EXERCISE REQUIREMENTS: What follows is a block of records; restate each one word for word.

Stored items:
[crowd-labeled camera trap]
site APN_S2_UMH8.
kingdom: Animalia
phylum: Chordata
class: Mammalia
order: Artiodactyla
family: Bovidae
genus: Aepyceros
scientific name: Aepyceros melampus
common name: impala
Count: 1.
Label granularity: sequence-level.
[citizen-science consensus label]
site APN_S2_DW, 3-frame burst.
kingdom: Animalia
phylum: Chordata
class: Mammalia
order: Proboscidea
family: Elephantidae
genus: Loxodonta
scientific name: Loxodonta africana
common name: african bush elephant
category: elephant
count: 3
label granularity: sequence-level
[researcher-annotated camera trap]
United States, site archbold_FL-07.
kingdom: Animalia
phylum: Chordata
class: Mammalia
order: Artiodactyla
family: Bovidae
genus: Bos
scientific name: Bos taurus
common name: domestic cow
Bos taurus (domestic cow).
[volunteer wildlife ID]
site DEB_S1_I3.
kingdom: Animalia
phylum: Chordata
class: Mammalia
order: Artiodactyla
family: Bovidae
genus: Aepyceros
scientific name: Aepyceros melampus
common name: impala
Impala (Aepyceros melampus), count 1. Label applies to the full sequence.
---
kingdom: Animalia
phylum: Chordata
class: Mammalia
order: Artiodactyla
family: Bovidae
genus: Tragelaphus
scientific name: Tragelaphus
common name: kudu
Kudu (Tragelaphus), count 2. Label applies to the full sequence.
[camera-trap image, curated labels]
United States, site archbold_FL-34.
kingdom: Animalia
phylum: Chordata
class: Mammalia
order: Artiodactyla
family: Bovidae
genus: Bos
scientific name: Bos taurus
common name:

ANSWER SPACE:
[crowd-labeled camera trap]
site APN_S2_UMH8.
kingdom: Animalia
phylum: Chordata
class: Mammalia
order: Artiodactyla
family: Bovidae
genus: Aepyceros
scientific name: Aepyceros melampus
common name: impala
Count: 1.
Label granularity: sequence-level.
[citizen-science consensus label]
site APN_S2_DW, 3-frame burst.
kingdom: Animalia
phylum: Chordata
class: Mammalia
order: Proboscidea
family: Elephantidae
genus: Loxodonta
scientific name: Loxodonta africana
common name: african bush elephant
category: elephant
count: 3
label granularity: sequence-level
[researcher-annotated camera trap]
United States, site archbold_FL-07.
kingdom: Animalia
phylum: Chordata
class: Mammalia
order: Artiodactyla
family: Bovidae
genus: Bos
scientific name: Bos taurus
common name: domestic cow
Bos taurus (domestic cow).
[volunteer wildlife ID]
site DEB_S1_I3.
kingdom: Animalia
phylum: Chordata
class: Mammalia
order: Artiodactyla
family: Bovidae
genus: Aepyceros
scientific name: Aepyceros melampus
common name: impala
Impala (Aepyceros melampus), count 1. Label applies to the full sequence.
---
kingdom: Animalia
phylum: Chordata
class: Mammalia
order: Artiodactyla
family: Bovidae
genus: Tragelaphus
scientific name: Tragelaphus
common name: kudu
Kudu (Tragelaphus), count 2. Label applies to the full sequence.
[camera-trap image, curated labels]
United States, site archbold_FL-34.
kingdom: Animalia
phylum: Chordata
class: Mammalia
order: Artiodactyla
family: Bovidae
genus: Bos
scientific name: Bos taurus
common name:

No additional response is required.